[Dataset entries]
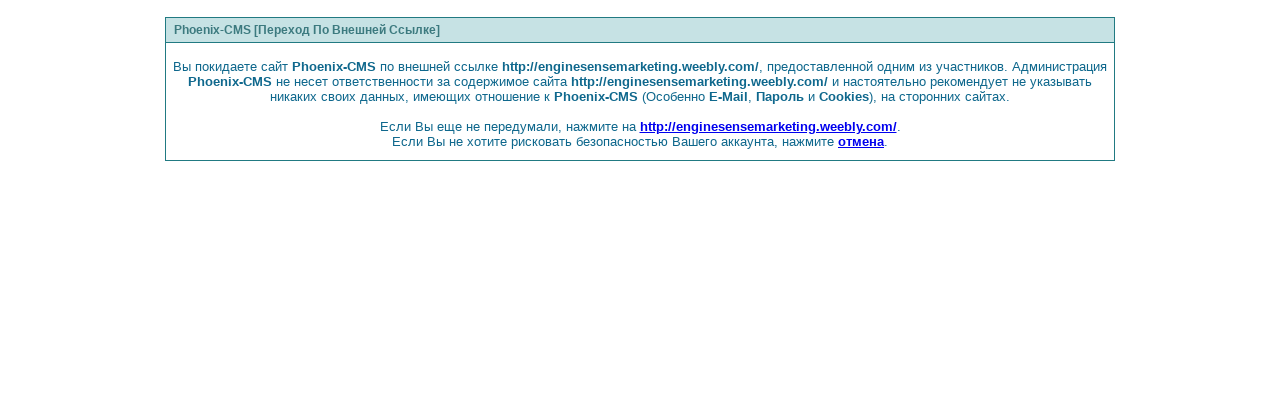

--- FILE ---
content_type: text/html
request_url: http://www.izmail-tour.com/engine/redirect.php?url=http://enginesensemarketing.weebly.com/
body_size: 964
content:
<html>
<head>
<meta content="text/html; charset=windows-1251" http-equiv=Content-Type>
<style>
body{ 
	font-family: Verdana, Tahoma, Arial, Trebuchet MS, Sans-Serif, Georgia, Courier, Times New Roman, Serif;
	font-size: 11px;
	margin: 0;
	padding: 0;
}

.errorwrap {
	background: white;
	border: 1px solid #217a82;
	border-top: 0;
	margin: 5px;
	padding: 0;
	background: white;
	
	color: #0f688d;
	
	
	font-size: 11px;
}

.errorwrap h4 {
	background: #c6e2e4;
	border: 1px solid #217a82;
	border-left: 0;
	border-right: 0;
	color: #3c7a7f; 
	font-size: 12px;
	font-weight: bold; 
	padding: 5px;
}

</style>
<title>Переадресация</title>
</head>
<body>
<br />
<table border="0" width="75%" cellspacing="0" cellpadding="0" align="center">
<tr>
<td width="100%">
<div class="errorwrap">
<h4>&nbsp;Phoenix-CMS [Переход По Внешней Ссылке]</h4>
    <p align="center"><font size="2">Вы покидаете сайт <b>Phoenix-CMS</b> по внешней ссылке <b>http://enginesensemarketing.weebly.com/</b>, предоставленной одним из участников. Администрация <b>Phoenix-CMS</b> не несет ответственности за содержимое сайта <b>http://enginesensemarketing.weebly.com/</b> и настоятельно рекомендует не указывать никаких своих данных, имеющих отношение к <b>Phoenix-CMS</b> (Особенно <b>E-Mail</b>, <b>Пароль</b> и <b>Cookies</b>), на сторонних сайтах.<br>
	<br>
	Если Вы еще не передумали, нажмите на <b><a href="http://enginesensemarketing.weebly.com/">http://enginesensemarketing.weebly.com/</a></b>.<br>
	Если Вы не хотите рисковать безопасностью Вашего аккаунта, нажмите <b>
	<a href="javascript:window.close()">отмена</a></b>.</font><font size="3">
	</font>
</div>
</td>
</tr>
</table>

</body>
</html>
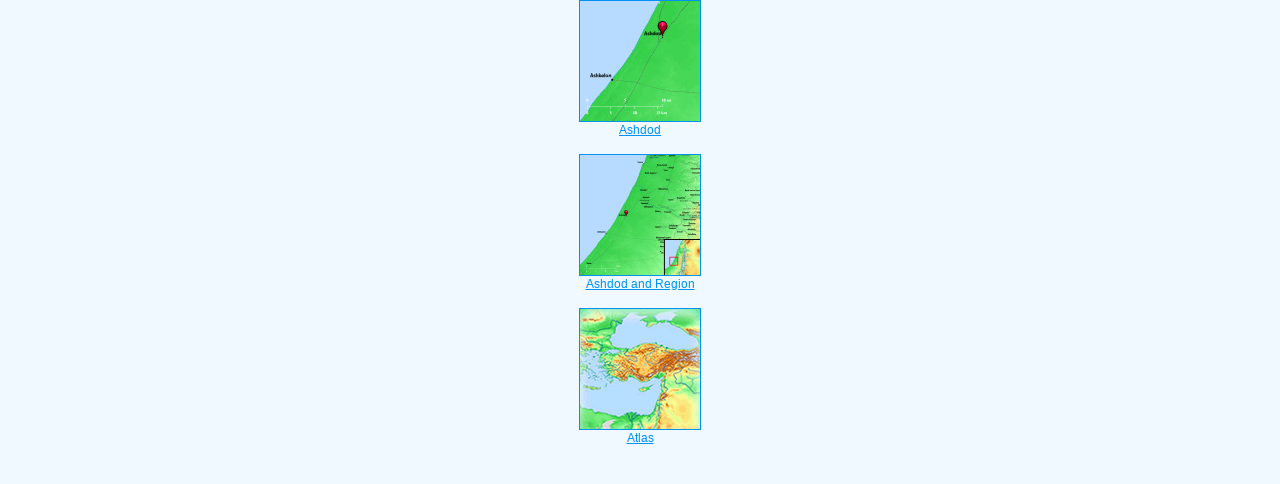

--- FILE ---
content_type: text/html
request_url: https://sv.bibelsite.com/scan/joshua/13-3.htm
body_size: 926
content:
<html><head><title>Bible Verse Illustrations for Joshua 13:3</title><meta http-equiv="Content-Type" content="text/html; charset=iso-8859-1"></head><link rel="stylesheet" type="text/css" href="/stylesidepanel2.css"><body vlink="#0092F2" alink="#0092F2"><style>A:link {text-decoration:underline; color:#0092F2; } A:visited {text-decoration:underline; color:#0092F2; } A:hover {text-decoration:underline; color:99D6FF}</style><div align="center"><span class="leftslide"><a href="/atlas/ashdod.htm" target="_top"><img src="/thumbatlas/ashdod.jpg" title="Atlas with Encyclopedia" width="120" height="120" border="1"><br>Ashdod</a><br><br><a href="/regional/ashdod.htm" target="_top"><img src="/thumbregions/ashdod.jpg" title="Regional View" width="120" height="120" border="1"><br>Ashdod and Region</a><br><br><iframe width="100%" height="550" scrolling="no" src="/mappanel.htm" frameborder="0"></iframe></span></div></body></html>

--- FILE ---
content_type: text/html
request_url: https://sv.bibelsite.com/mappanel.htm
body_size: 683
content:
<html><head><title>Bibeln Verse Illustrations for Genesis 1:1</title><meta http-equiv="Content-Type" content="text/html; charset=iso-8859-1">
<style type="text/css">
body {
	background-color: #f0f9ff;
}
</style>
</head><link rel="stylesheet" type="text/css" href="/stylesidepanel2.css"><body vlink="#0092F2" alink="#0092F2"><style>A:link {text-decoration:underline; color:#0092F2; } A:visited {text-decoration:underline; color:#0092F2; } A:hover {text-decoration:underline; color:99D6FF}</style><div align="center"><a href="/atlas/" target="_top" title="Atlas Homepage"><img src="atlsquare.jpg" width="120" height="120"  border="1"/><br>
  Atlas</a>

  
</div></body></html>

* * *

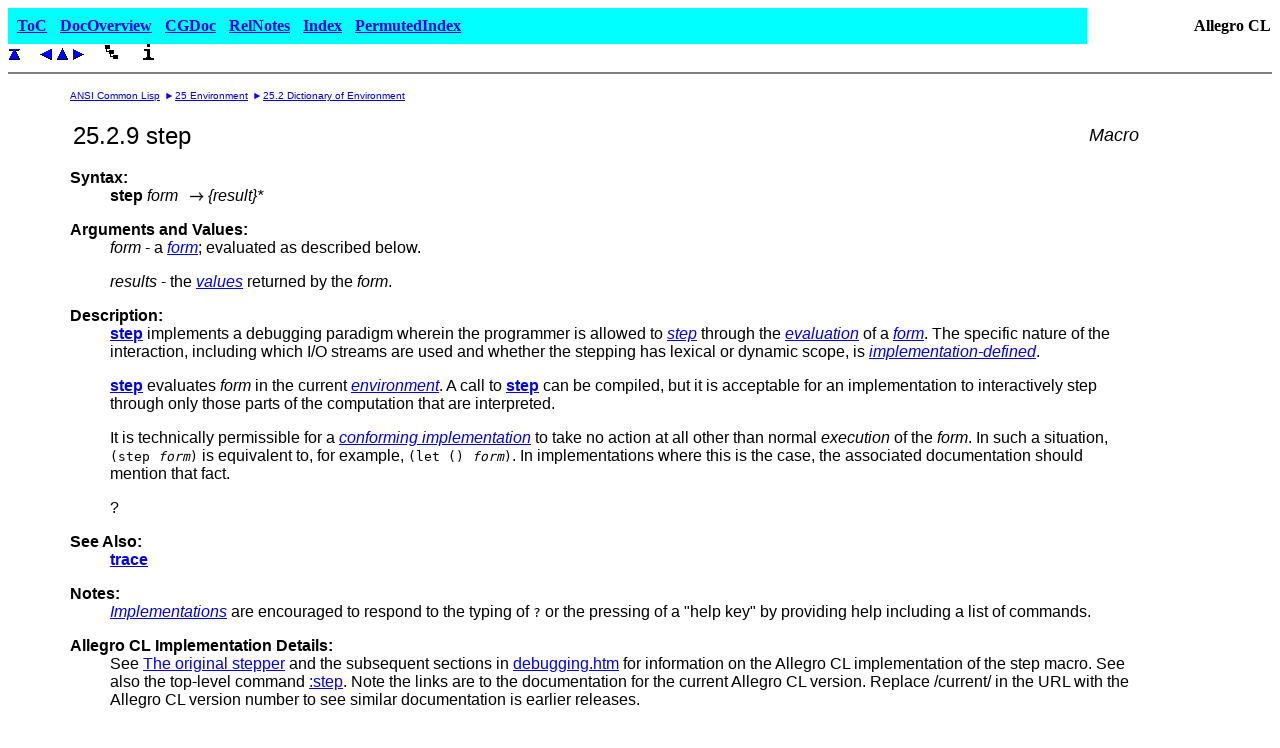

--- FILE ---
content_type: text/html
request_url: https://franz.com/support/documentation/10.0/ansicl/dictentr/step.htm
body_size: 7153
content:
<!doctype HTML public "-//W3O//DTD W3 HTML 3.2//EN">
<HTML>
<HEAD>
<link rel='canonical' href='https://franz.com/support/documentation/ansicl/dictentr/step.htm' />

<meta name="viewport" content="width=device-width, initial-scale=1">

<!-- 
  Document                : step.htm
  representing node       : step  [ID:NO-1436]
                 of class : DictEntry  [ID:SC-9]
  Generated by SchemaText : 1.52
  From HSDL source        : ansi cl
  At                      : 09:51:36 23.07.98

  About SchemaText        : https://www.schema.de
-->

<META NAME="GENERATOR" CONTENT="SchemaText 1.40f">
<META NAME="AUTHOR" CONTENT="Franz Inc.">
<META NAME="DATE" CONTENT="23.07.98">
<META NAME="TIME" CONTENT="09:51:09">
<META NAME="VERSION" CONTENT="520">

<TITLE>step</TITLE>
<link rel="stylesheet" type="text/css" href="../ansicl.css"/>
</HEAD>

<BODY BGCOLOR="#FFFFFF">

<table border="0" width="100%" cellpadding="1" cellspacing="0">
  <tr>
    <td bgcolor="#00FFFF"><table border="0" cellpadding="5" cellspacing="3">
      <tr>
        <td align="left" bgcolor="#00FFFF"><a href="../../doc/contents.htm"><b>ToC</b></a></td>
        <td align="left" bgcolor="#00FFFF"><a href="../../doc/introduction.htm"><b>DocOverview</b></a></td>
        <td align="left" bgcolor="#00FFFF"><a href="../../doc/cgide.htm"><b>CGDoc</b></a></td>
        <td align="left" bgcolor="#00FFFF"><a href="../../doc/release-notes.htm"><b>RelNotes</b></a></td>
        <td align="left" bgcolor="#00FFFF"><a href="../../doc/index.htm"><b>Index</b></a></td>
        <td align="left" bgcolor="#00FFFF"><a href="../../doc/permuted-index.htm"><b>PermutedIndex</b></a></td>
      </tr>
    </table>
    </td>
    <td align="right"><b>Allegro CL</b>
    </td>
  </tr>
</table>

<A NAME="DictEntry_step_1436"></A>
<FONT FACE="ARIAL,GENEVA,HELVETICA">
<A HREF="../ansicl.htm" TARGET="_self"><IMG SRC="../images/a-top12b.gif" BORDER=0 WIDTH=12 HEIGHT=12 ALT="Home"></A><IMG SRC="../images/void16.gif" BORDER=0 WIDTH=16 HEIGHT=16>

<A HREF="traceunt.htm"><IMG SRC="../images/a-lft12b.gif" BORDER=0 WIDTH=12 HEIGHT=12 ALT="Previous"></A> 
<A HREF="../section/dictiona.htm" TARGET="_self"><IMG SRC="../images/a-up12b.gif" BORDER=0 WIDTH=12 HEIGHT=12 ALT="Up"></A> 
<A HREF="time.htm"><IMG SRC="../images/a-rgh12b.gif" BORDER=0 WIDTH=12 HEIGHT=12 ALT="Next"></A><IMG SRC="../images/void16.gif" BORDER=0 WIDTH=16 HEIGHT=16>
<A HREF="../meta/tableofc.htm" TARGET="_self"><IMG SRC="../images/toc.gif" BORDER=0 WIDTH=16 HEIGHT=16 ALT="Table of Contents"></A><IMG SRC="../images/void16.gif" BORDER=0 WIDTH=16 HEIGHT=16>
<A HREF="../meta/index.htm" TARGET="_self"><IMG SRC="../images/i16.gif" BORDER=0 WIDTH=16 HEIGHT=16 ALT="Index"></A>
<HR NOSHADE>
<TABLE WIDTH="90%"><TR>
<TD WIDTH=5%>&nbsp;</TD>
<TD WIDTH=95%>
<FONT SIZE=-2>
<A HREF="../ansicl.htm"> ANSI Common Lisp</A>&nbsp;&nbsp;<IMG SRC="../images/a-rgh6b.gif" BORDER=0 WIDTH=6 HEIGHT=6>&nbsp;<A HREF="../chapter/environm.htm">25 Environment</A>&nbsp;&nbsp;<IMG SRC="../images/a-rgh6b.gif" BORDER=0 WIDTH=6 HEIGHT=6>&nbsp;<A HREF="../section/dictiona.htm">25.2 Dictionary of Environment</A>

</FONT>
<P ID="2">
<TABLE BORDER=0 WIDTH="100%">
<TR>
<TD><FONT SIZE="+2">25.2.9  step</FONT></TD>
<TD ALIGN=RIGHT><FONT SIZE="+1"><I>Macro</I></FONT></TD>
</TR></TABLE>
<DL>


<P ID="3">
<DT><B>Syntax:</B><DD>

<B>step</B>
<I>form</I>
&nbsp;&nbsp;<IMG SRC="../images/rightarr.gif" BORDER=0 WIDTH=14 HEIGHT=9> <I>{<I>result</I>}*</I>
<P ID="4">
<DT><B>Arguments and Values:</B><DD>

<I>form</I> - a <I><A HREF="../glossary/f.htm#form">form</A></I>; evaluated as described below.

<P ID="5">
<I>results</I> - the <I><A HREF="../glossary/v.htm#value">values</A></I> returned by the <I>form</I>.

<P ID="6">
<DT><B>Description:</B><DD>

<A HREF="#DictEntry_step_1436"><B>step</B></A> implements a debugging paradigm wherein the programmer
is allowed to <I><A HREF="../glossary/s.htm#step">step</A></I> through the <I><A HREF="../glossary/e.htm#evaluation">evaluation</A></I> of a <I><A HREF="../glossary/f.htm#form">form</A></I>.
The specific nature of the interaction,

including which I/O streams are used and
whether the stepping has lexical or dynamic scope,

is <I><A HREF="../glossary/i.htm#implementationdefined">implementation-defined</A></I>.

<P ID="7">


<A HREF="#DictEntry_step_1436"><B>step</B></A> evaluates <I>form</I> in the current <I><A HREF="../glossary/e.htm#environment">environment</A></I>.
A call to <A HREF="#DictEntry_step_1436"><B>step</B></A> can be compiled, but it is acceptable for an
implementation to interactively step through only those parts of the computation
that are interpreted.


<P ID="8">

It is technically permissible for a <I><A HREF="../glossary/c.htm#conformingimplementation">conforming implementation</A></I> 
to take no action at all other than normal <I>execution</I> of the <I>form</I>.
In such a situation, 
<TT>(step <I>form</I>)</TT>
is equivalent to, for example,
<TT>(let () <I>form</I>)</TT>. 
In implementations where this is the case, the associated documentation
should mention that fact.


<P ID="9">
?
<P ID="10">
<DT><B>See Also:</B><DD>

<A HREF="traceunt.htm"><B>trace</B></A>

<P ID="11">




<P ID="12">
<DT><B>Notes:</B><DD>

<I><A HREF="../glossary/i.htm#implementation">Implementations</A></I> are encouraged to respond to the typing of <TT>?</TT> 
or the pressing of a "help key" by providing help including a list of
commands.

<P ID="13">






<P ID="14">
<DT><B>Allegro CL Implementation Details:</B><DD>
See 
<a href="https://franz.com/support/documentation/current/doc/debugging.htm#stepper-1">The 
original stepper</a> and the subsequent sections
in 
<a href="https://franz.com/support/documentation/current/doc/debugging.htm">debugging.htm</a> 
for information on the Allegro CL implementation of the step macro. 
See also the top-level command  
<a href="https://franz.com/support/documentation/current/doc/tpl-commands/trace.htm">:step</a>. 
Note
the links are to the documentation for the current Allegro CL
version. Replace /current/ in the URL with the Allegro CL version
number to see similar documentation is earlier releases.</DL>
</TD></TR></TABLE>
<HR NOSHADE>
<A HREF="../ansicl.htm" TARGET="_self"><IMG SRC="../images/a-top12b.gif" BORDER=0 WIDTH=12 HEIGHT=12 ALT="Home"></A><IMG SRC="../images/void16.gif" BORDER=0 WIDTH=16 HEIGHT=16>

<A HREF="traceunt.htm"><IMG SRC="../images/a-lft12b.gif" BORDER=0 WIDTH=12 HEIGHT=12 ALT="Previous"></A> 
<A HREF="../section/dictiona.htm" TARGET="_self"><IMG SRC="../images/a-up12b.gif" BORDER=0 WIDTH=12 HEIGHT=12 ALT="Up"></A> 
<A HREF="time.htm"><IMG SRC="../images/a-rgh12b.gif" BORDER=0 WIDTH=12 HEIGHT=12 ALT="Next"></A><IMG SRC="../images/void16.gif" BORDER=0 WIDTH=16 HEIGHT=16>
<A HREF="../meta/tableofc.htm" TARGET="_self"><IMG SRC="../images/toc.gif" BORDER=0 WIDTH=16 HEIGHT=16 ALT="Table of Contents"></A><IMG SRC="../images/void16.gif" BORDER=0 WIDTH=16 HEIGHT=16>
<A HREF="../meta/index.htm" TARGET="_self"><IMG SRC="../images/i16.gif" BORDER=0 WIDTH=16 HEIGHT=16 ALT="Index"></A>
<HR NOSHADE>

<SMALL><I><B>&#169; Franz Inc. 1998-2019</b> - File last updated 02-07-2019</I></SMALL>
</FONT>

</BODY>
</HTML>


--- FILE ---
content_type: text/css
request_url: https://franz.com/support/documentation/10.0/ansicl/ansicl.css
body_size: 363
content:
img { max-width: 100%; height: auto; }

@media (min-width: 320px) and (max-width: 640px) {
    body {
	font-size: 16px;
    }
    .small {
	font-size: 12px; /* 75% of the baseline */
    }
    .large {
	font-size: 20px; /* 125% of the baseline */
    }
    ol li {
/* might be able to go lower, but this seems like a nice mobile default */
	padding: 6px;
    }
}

**EXERCISE PROMPT:** Pull out every line of the entries that includes the word "alink".

**YOUR SOLUTION:**
<html><head><title>Bible Verse Illustrations for Joshua 13:3</title><meta http-equiv="Content-Type" content="text/html; charset=iso-8859-1"></head><link rel="stylesheet" type="text/css" href="/stylesidepanel2.css"><body vlink="#0092F2" alink="#0092F2"><style>A:link {text-decoration:underline; color:#0092F2; } A:visited {text-decoration:underline; color:#0092F2; } A:hover {text-decoration:underline; color:99D6FF}</style><div align="center"><span class="leftslide"><a href="/atlas/ashdod.htm" target="_top"><img src="/thumbatlas/ashdod.jpg" title="Atlas with Encyclopedia" width="120" height="120" border="1"><br>Ashdod</a><br><br><a href="/regional/ashdod.htm" target="_top"><img src="/thumbregions/ashdod.jpg" title="Regional View" width="120" height="120" border="1"><br>Ashdod and Region</a><br><br><iframe width="100%" height="550" scrolling="no" src="/mappanel.htm" frameborder="0"></iframe></span></div></body></html>
</head><link rel="stylesheet" type="text/css" href="/stylesidepanel2.css"><body vlink="#0092F2" alink="#0092F2"><style>A:link {text-decoration:underline; color:#0092F2; } A:visited {text-decoration:underline; color:#0092F2; } A:hover {text-decoration:underline; color:99D6FF}</style><div align="center"><a href="/atlas/" target="_top" title="Atlas Homepage"><img src="atlsquare.jpg" width="120" height="120"  border="1"/><br>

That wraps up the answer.